Das Verwaltungsgericht ist gemäss
§ 41 Abs. 1 in Verbindung mit § 19 Abs. 1 lit. a
des Verwaltungsrechtspflegegesetzes vom 24. Mai 1959 (VRG) zur Beurteilung
der Beschwerde zuständig. Beschwerden, die Anordnungen aufgrund des kantonalen
Straf- und Vollzugsgesetzes vom 19. Juni 2006 (StJVG) betreffen, fallen in
die einzelrichterliche Kompetenz, sofern nicht ein Fall von grundsätzlicher
Bedeutung vorliegt (§ 38b Abs. 1 lit. d Ziff. 2 und
Abs. 2 VRG). Da dem vorliegenden Fall keine solche Bedeutung zukommt, ist
die Beschwerde einzelrichterlich zu behandeln.
2.
2.1
Gemäss Art. 91
Abs. 1 StGB können gegen Gefangene, die in schuldhafter Weise gegen
Strafvollzugsvorschriften oder den Vollzugsplan verstossen,
Disziplinarsanktionen verhängt werden. Im Kanton Zürich ist das Disziplinarrecht
für den Straf- und Massnahmenvollzug gemäss Art. 91 Abs. 3 StGB in
den §§ 23b ff. StJVG geregelt. Nach § 23b Abs. 1
lit. a StJVG werden Personen, die in Vollzugseinrichtungen eingewiesen
sind, mit Disziplinarmassnahmen belegt, wenn sie unter anderem gegen
Hausordnungen, Reglemente oder andere Vollzugsvorschriften verstossen.

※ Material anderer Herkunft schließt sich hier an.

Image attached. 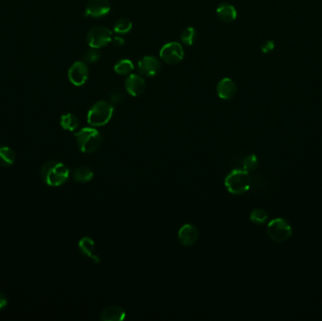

Ein
Disziplinarvergehen verübt unter anderem, wer Waffen, waffenähnliche, zur
Verwendung als Waffe taugliche oder andere gefährliche Gegenstände in die
Vollzugseinrichtung einführt, sie von eine Besucherin oder einem Besucher
entgegennimmt, sie herstellt, besitzt oder weitergibt (§ 23b Abs. 2
lit. f StJVG). Ein Disziplinarvergehen begeht auch, wer Weisungen und
Ermahnungen des Personals zuwiderhandelt und die Ordnung und Sicherheit der
Vollzugseinrichtung stört oder gefährdet (§ 23b Abs. 2 lit. c
und k StJVG).
In Art. 91 Abs. 2 StGB und § 23c Abs. 1
StJVG sind die zulässigen Disziplinarmassnahmen aufgelistet. Neben anderem ist
eine Busse bis Fr. 200.- möglich (§ 23c Abs. 1 lit. g StJVG).
2.2
Bei der
Bemessung der Disziplinarstrafe steht der Vollzugsbehörde ein erheblicher
Ermessensspielraum zu. Sie ist jedoch nicht völlig frei, sondern hat ihr
Ermessen pflichtgemäss auszuüben; sie muss ihre Meinung sorgfältig, gewissenhaft
und unvoreingenommen bilden und auf nachvollziehbare Weise begründen, wie sie
zu ihrer Überzeugung gelangt ist (Kaspar Plüss in: Alain Griffel [Hrsg.],
Kommentar zum Verwaltungsrechtspflegegesetz des Kantons Zürich [VRG],
3.
A., Zürich etc. 2014, § 7 N. 138). Ferner hat sie sich an den
allgemeinen Rechtsgrundsätzen und den verwaltungsrechtlichen Grundprinzipien,
namentlich dem Rechtsgleichheitsgebot, dem Gebot von Treu und Glauben und dem
Verhältnismässigkeitsprinzip, zu orientieren (VGr, 17. August 2015,
VB.2015.00263, E. 3.4). Der Disziplinarentscheid erfolgt aufgrund einer
umfassenden Würdigung insbesondere der objektiven Schwere des Disziplinarvergehens,
des bisherigen Verhaltens im Vollzug und der Beweggründe. Die Massnahme soll
zum begangenen Disziplinarvergehen in Beziehung stehen und geeignet sein,
künftige Verstösse gegen die Anstaltsdisziplin zu verhindern (§ 164
Abs. 2 der Justizvollzugsverordnung vom 6. Dezember 2006 [JVV]). Bei
der Beurteilung werden die Bestimmungen des Allgemeinen Teils des Strafgesetzbuchs
sinngemäss angewendet (§ 165 Abs. 1 JVV).
2.3
Das Verwaltungsgericht
überprüft angefochtene Entscheide grundsätzlich nur auf Rechtsverletzungen hin.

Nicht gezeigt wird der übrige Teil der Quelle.